La société de logiciels Pegasystems a réussi à convaincre un tribunal d’annuler une décision d’un jury qui avait accordé à son concurrent Appian 2 milliards de dollars de dommages-intérêts à la suite d’un conflit juridique concernant des allégations de vol de secrets commerciaux.

La Cour d’appel de Virginie a annulé cette décision, qualifiée de plus importante en matière de dommages-intérêts dans l’histoire de l’État, après avoir constaté que le tribunal de première instance avait commis plusieurs erreurs dans son jugement.

Le tribunal d’appel a annulé la décision d’un jury rendue en mai 2022, qui avait ordonné à Pegasystems de verser 2,04 milliards de dollars à Appian pour avoir prétendument détourné des secrets commerciaux, après un procès de sept semaines. Le juge Frank K Friedman a déclaré dans un avis publié récemment que l’affaire devait être tranchée par un nouveau procès.
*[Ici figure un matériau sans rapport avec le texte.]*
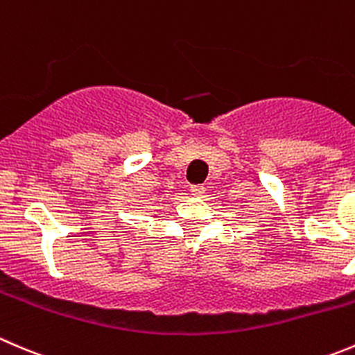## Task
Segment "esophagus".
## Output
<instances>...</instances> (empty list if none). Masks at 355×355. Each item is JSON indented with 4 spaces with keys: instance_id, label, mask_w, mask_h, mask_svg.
<instances>
[{
    "instance_id": "esophagus-1",
    "label": "esophagus",
    "mask_w": 355,
    "mask_h": 355,
    "mask_svg": "<svg viewBox=\"0 0 355 355\" xmlns=\"http://www.w3.org/2000/svg\"><path fill=\"white\" fill-rule=\"evenodd\" d=\"M191 193L195 196H202L203 193H205V188H203V186H200V184H196V186H191Z\"/></svg>"
}]
</instances>
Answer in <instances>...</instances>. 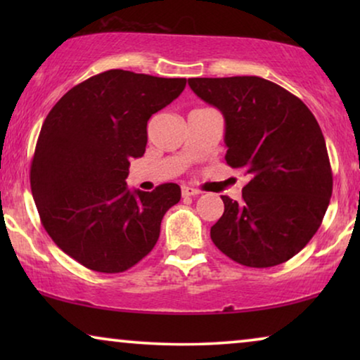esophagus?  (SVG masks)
<instances>
[{
    "instance_id": "1",
    "label": "esophagus",
    "mask_w": 360,
    "mask_h": 360,
    "mask_svg": "<svg viewBox=\"0 0 360 360\" xmlns=\"http://www.w3.org/2000/svg\"><path fill=\"white\" fill-rule=\"evenodd\" d=\"M200 193H201L200 190L191 188V186H181V195H184V196H196Z\"/></svg>"
}]
</instances>
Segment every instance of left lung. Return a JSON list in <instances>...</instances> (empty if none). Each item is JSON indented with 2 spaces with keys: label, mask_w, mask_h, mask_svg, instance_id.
I'll return each instance as SVG.
<instances>
[{
  "label": "left lung",
  "mask_w": 360,
  "mask_h": 360,
  "mask_svg": "<svg viewBox=\"0 0 360 360\" xmlns=\"http://www.w3.org/2000/svg\"><path fill=\"white\" fill-rule=\"evenodd\" d=\"M223 112L226 162L249 176L243 201L221 196L211 228L221 252L245 267L287 262L316 234L333 193L326 142L308 106L260 77L188 78Z\"/></svg>",
  "instance_id": "1"
}]
</instances>
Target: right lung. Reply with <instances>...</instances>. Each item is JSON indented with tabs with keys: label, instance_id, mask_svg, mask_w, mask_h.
Returning a JSON list of instances; mask_svg holds the SVG:
<instances>
[{
	"label": "right lung",
	"instance_id": "right-lung-1",
	"mask_svg": "<svg viewBox=\"0 0 360 360\" xmlns=\"http://www.w3.org/2000/svg\"><path fill=\"white\" fill-rule=\"evenodd\" d=\"M186 78L108 70L68 90L44 121L31 190L44 229L86 269L120 274L154 249L180 201L176 184L131 191L129 160L142 157L147 121L184 91Z\"/></svg>",
	"mask_w": 360,
	"mask_h": 360
}]
</instances>
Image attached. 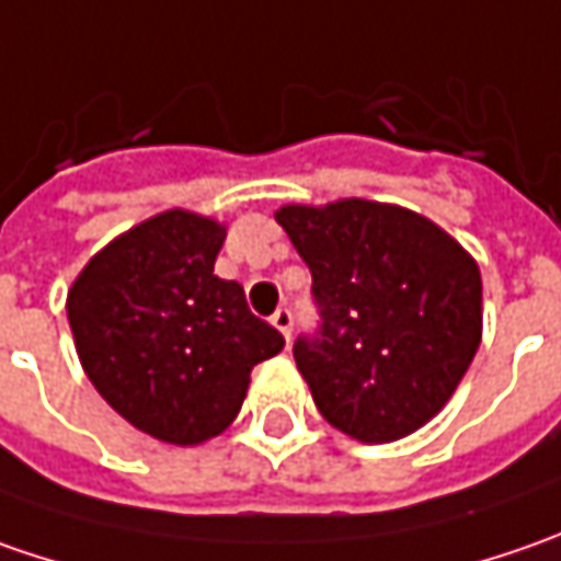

Pegasystems a déclaré dans un communiqué que le montant des dommages-intérêts qui lui avait été infligé n’était pas justifié et résultait d’un procès défectueux. De son côté, Appian a annoncé son intention de faire appel de cette décision devant la Cour suprême de Virginie.

Pega accusée d’avoir engagé un ‘espion’

Appian, une entreprise de logiciels basée à McLean, en Virginie, accuse Pegasystems d’avoir détourné ses secrets commerciaux, d’avoir copié des fonctionnalités conviviales d’Appian pour améliorer son propre logiciel et d’avoir obtenu illicitement des informations sur les faiblesses de la plateforme de gestion des processus métier (BPM) d’Appian.

Pegasystems aurait demandé à une société de recrutement d’engager une personne qui n’était pas « loyale » envers Appian, afin d’obtenir des informations sur les produits d’Appian, selon un avis de 61 pages publié le 30 juillet 2024.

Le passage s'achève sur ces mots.